Point to prove - the U’s have added to their attacking ranks with the signing of Josh Bohui

So onto “Project Big Picture” and the storm it has created in football this week.

Firstly, my brain struggles with the continual delays and game-playing that the Premier League and Government have engaged in for months.

I think I wrote in the first few weeks of lockdown, the future of football in this country will be decided by a massive power struggle and those with money will dictate it.

If a proposal was already being worked on by the whole of the Premier League, then how come this alleged breakaway group have come up with their own plan at the same time to save the football pyramid, which, like most pyramids I know, only stays upright if the building blocks at the bottom do not crumble and perish?

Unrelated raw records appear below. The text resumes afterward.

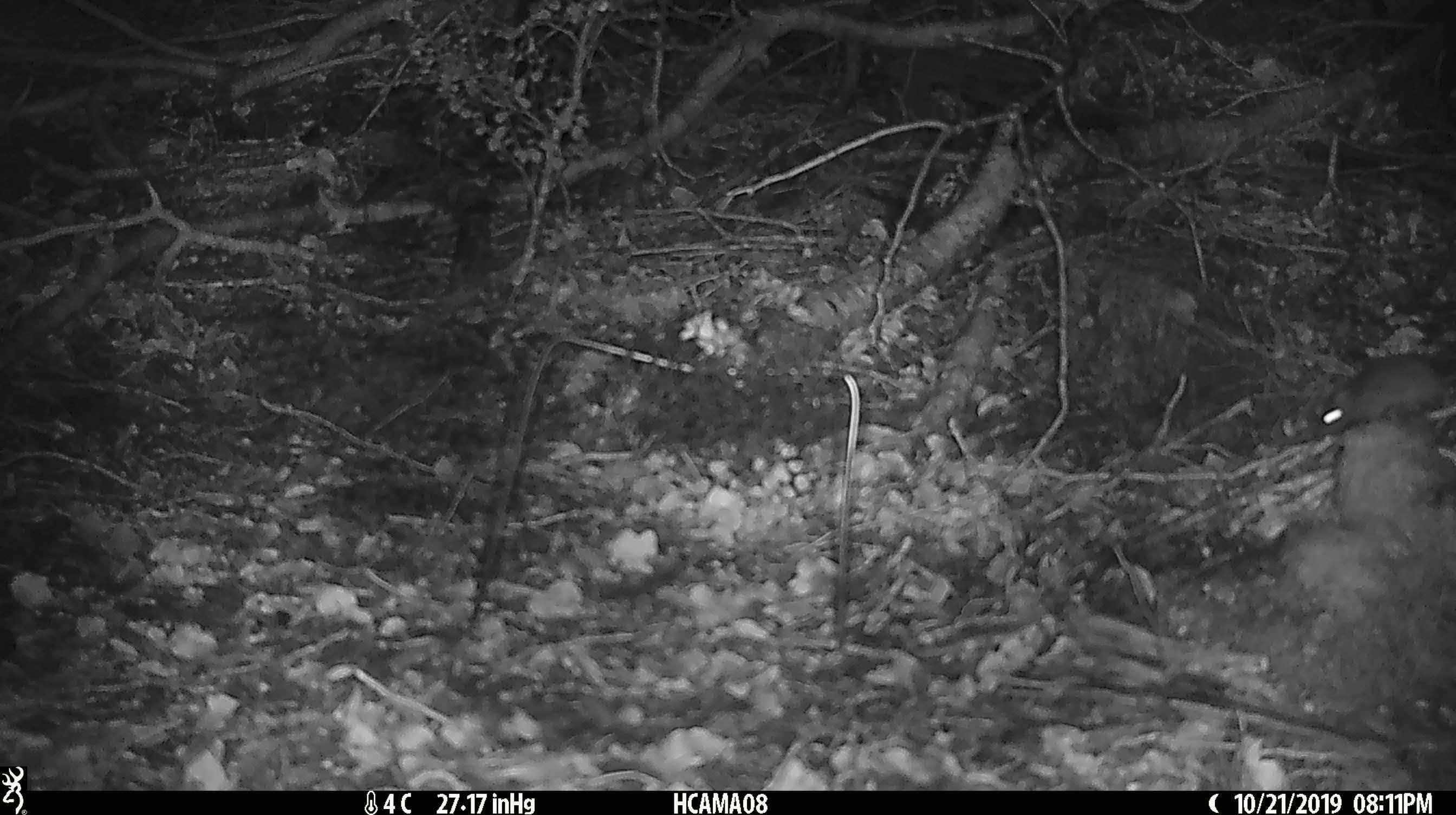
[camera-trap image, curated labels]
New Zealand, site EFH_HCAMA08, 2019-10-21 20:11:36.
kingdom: Animalia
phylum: Chordata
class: Mammalia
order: Rodentia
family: Muridae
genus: Mus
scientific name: Mus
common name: mouse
Mouse (Mus).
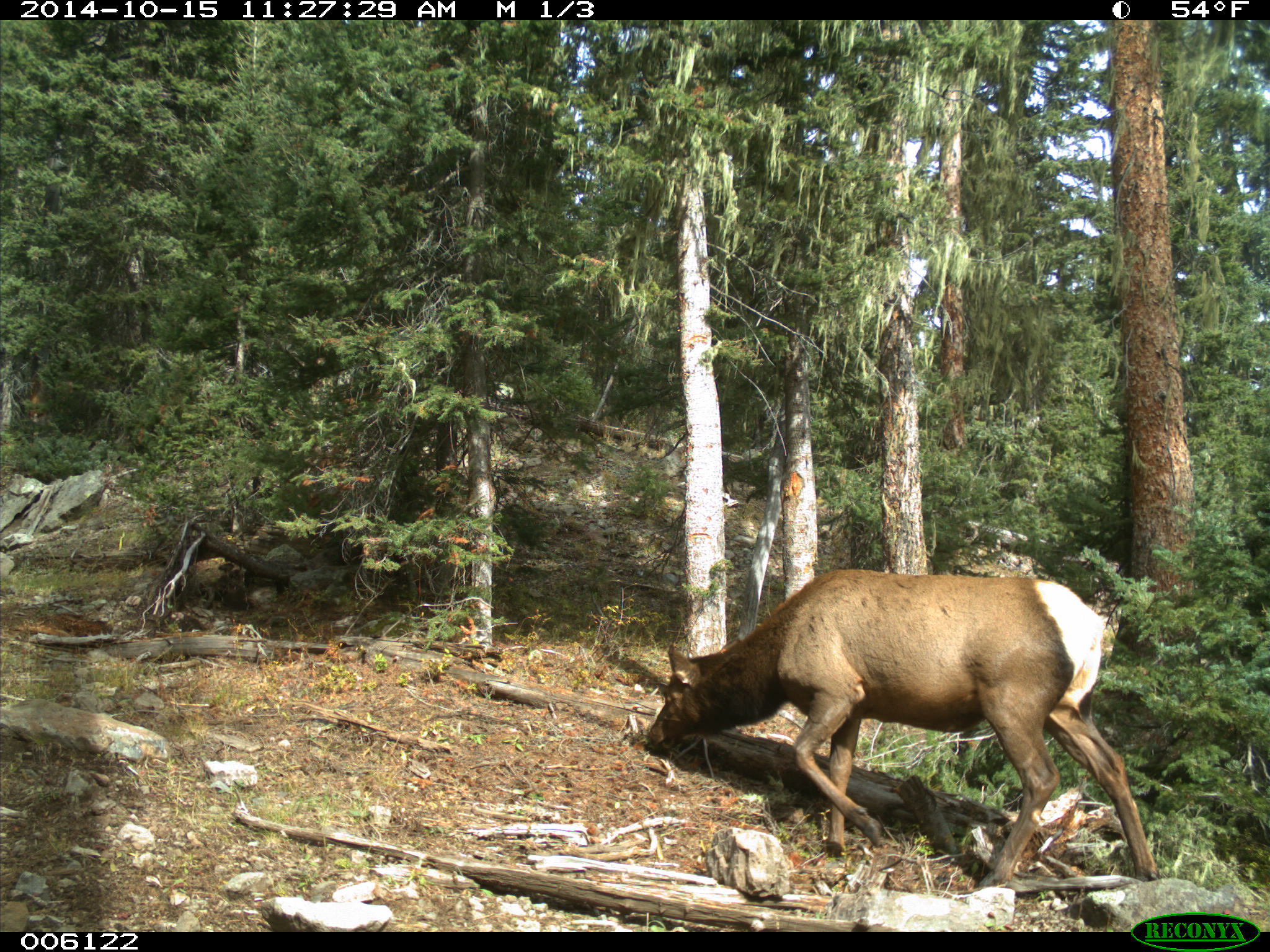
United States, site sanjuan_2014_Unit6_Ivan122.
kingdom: Animalia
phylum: Chordata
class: Mammalia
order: Artiodactyla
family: Cervidae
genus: Cervus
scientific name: Cervus elaphus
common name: red deer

PBP delivers the crucial financial support that the EFL, and in particular Leagues One and Two, desperately need in the next few weeks in order to survive.

Their timing is cleverly well judged without doubt, but their strings attached are lengthy and in many quarters, unwelcome.

Yet whilst this massive bun fight is going on, clubs like the U’s are having to desperately implore fans to buy into iFollow as much as possible and to buy whatever they can from the club shop, just to try and bring some cash in.

It’s almost criminal in my view.

Fingers crossed for some positive and financially supporting news for the U’s next week and of course fingers crossed for three points tomorrow and again on Tuesday night when Forest Green Rovers are in town.

Two wins would be the boost that I think we all need at the moment.